You are viewing a plain text version of this content. The canonical link for it is here.
Posted to issues@spark.apache.org by "Sean Owen (JIRA)" <ji...@apache.org> on 2017/03/09 08:33:38 UTC
[jira] [Comment Edited] (SPARK-19875) Map->filter on many columns gets stuck in constraint inference optimization code

    [ https://issues.apache.org/jira/browse/SPARK-19875?page=com.atlassian.jira.plugin.system.issuetabpanels:comment-tabpanel&focusedCommentId=15902668#comment-15902668 ] 

Sean Owen edited comment on SPARK-19875 at 3/9/17 8:32 AM:
-----------------------------------------------------------

It's easier to inline the code in a comment:

{code}
package test.spark

import org.apache.spark.SparkConf
import org.apache.spark.sql.functions._
import org.apache.spark.sql.SparkSession

object TestFilter extends App {

  val conf = new SparkConf().setMaster("local[1]").setAppName("tester")

  val session = SparkSession.builder().config(conf).getOrCreate()
  val sc = session.sparkContext
  val sqlContext = session.sqlContext

  val df = sqlContext.read.format("csv").load("test50cols.csv")

  // some map operation on all columns
  val cols = df.columns.map { col => upper(df.col(col))  }
  val df2 = df.select(cols: _*)

  // filter header
  val filter = (0 until df.columns.length)
    .foldLeft(lit(false))((e, index) => e.or(df2.col(df2.columns(index)) =!= s"COLUMN${index+1}"))
  val df3 = df2.filter(filter)

  // some filter operation
  val df4 = df3.filter(df3.col(df3.columns(0)).isNotNull)

  df4.show(100)  // stuck here with a 50 column dataset

}
{code}

What do you mean it gets stuck -- do you have a thread dump?


was (Author: srowen):
It's easier to inline the code in a comment:

{code:scala}
package test.spark

import org.apache.spark.SparkConf
import org.apache.spark.sql.functions._
import org.apache.spark.sql.SparkSession

object TestFilter extends App {

  val conf = new SparkConf().setMaster("local[1]").setAppName("tester")

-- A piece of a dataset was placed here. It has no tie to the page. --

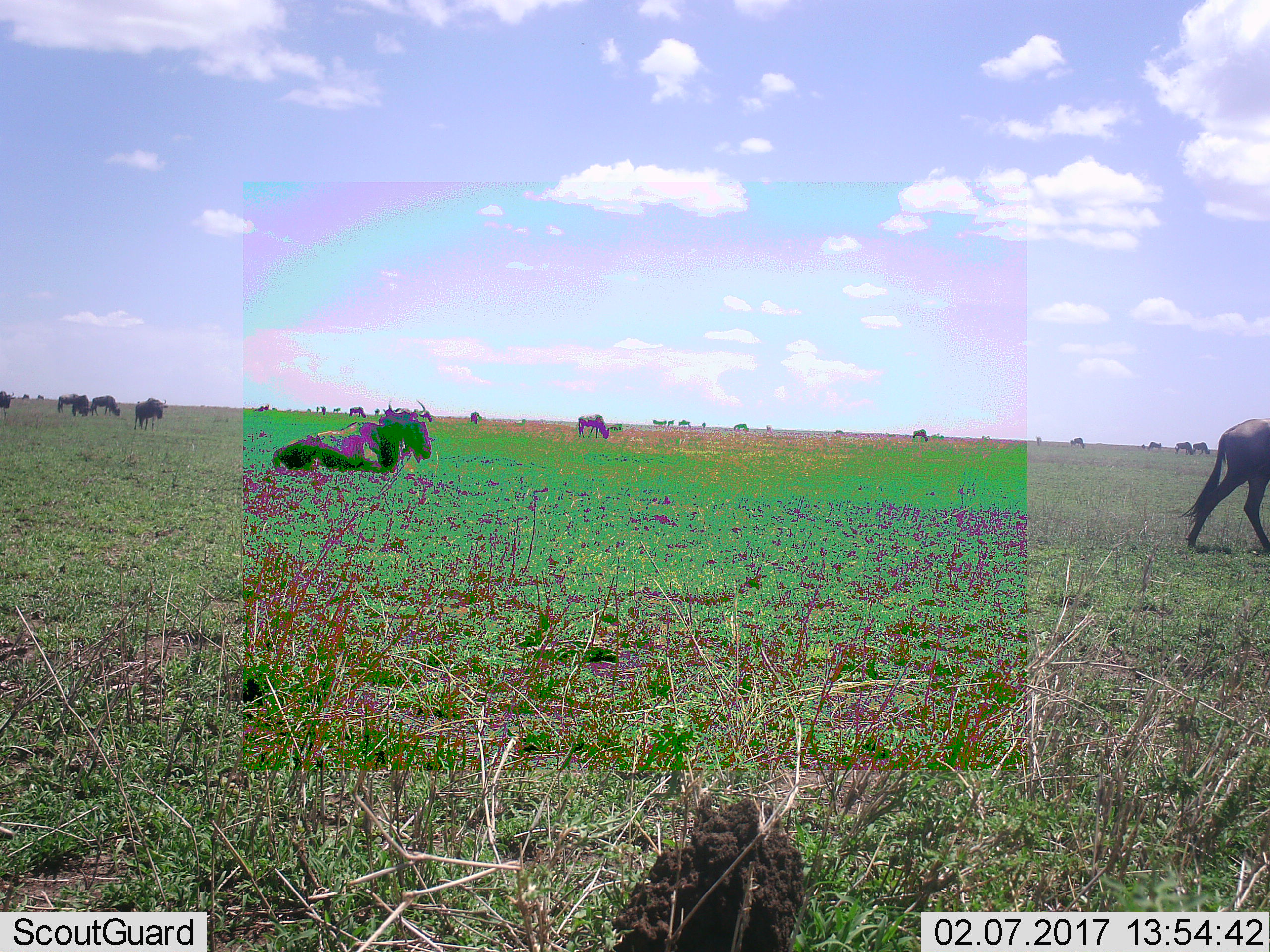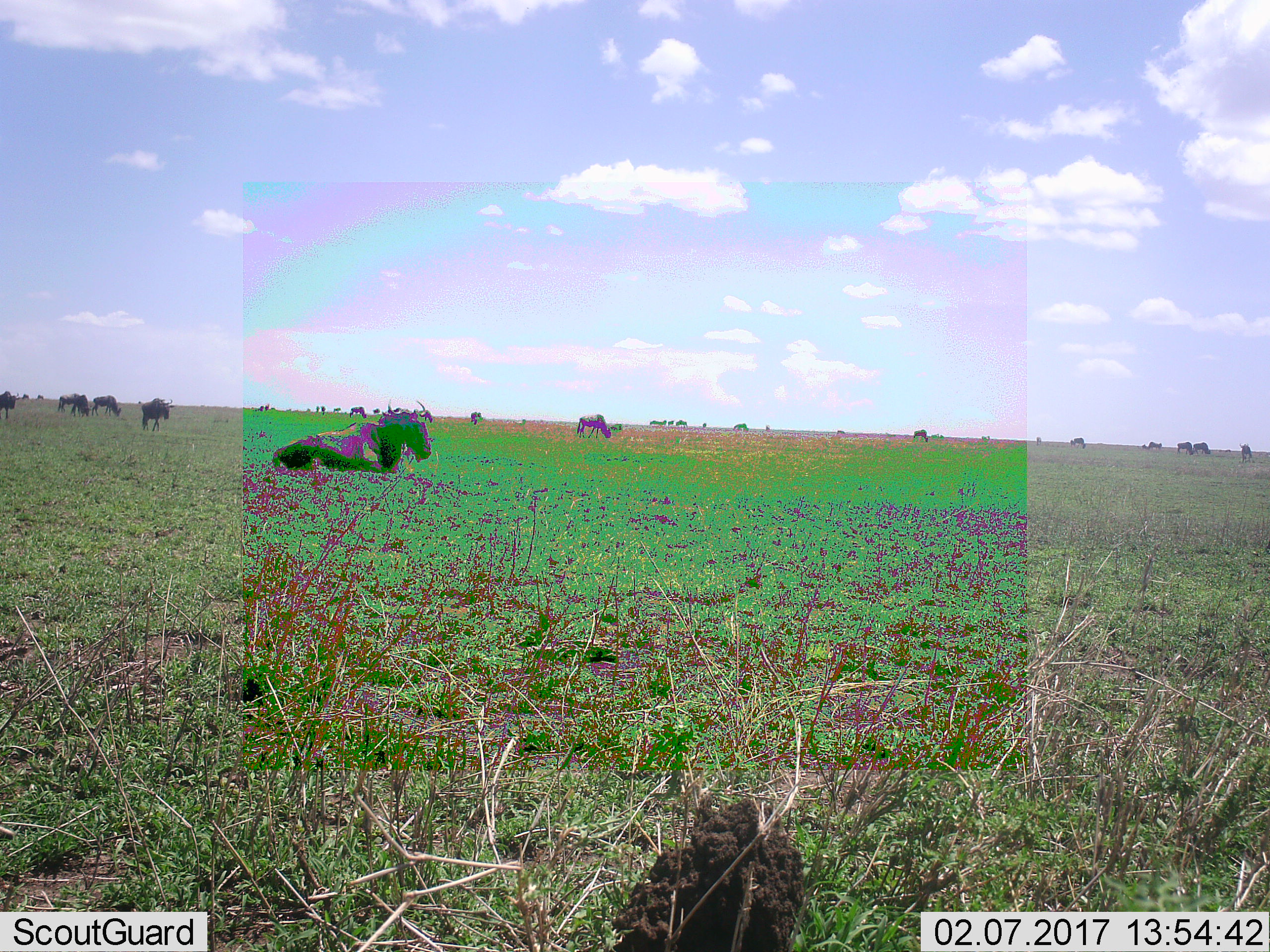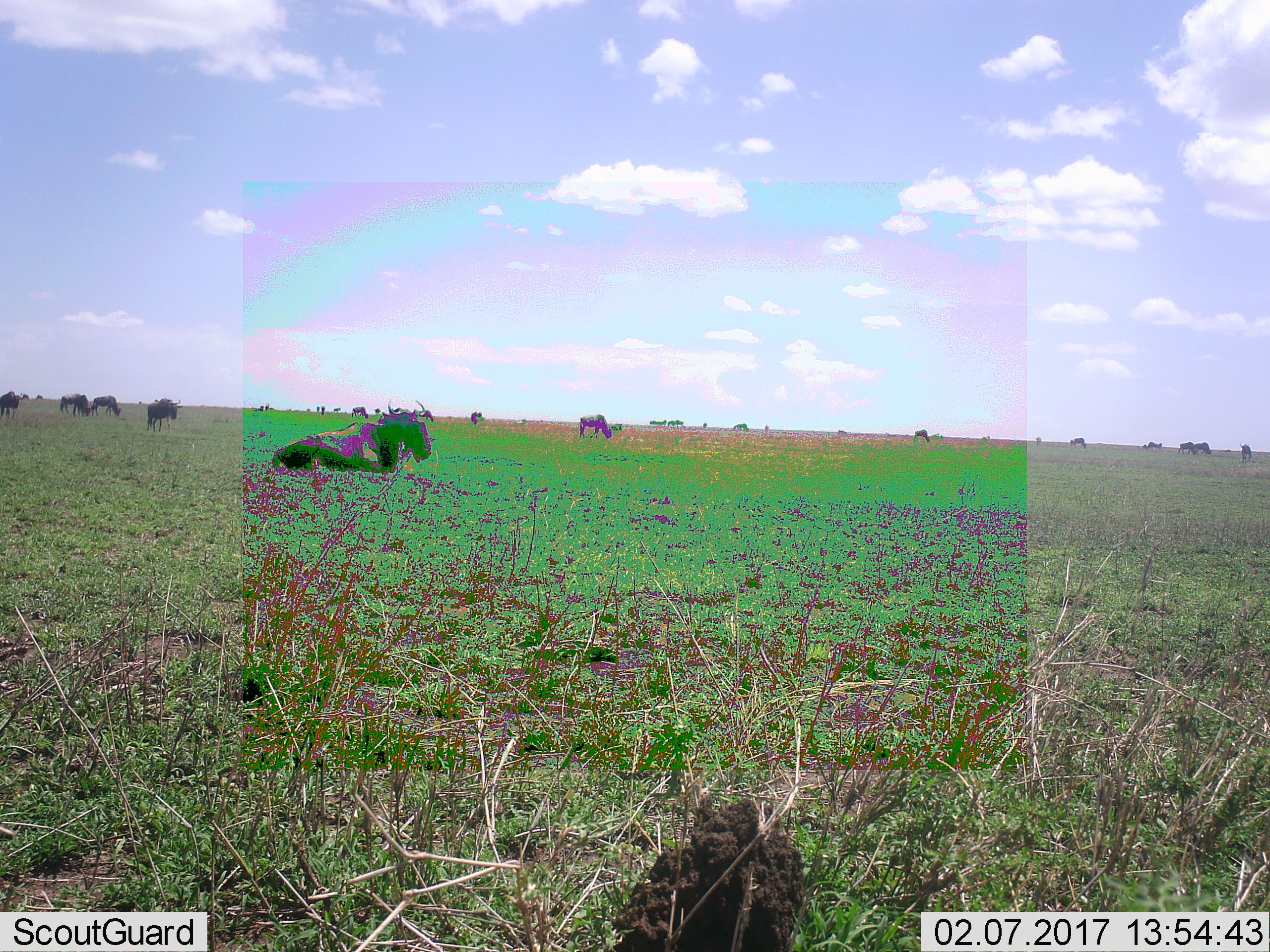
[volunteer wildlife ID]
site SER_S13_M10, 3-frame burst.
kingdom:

  val session = SparkSession.builder().config(conf).getOrCreate()
  val sc = session.sparkContext
  val sqlContext = session.sqlContext

  val df = sqlContext.read.format("csv").load("test50cols.csv")

  // some map operation on all columns
  val cols = df.columns.map { col => upper(df.col(col))  }
  val df2 = df.select(cols: _*)

  // filter header
  val filter = (0 until df.columns.length)
    .foldLeft(lit(false))((e, index) => e.or(df2.col(df2.columns(index)) =!= s"COLUMN${index+1}"))
  val df3 = df2.filter(filter)

  // some filter operation
  val df4 = df3.filter(df3.col(df3.columns(0)).isNotNull)

  df4.show(100)  // stuck here with a 50 column dataset

}
{code}

What do you mean it gets stuck -- do you have a thread dump?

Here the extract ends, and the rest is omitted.